Directions
Rewrite the entries from the line with "Scrutinizing this photograph, which of" to the line with "2185 millimetres", replacing "furthest" with "farthest" and leaving all else unchanged.

Data shown
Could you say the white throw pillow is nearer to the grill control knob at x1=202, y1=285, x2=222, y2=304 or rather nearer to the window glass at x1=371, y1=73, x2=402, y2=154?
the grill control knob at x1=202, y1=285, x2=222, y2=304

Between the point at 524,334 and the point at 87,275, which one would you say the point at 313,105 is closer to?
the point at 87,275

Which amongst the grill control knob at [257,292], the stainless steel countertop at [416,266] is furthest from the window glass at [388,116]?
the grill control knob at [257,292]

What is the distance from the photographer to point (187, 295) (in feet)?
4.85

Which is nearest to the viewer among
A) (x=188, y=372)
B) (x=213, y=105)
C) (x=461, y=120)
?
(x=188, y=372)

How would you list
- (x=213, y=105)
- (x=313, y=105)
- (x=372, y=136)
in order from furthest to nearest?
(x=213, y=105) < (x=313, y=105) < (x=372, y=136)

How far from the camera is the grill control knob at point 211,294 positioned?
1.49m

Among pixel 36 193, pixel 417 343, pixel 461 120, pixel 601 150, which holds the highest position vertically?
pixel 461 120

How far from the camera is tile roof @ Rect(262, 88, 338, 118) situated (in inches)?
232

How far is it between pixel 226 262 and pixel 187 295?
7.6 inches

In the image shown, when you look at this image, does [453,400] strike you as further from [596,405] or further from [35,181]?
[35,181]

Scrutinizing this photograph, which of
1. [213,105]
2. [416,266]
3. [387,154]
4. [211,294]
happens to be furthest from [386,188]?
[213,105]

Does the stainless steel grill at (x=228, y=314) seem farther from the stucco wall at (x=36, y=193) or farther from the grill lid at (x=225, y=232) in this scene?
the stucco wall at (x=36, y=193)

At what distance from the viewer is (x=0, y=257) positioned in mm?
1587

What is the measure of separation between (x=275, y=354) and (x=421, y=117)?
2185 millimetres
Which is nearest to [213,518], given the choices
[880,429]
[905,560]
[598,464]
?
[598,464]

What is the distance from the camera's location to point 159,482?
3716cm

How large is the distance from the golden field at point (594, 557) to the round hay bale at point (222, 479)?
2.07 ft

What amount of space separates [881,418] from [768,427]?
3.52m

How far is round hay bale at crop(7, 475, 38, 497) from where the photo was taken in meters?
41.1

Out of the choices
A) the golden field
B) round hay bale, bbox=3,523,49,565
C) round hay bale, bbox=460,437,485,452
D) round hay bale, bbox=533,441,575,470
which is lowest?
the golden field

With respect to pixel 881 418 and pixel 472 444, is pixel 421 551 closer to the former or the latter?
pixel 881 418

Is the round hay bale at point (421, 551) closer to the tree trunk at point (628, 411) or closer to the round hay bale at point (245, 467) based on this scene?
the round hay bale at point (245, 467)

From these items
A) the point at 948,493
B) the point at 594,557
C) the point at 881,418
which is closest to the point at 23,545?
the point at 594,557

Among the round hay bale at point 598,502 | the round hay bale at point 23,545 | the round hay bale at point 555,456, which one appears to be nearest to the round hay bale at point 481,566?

Exercise output
Scrutinizing this photograph, which of
1. [213,105]
2. [416,266]
3. [387,154]
4. [211,294]
happens to be farthest from [386,188]?
[213,105]

Does the stainless steel grill at (x=228, y=314) seem farther from the stucco wall at (x=36, y=193) or farther from the grill lid at (x=225, y=232) in this scene?
the stucco wall at (x=36, y=193)

At what distance from the viewer is (x=0, y=257) positioned in mm?
1587

What is the measure of separation between (x=275, y=354) and (x=421, y=117)?
2185 millimetres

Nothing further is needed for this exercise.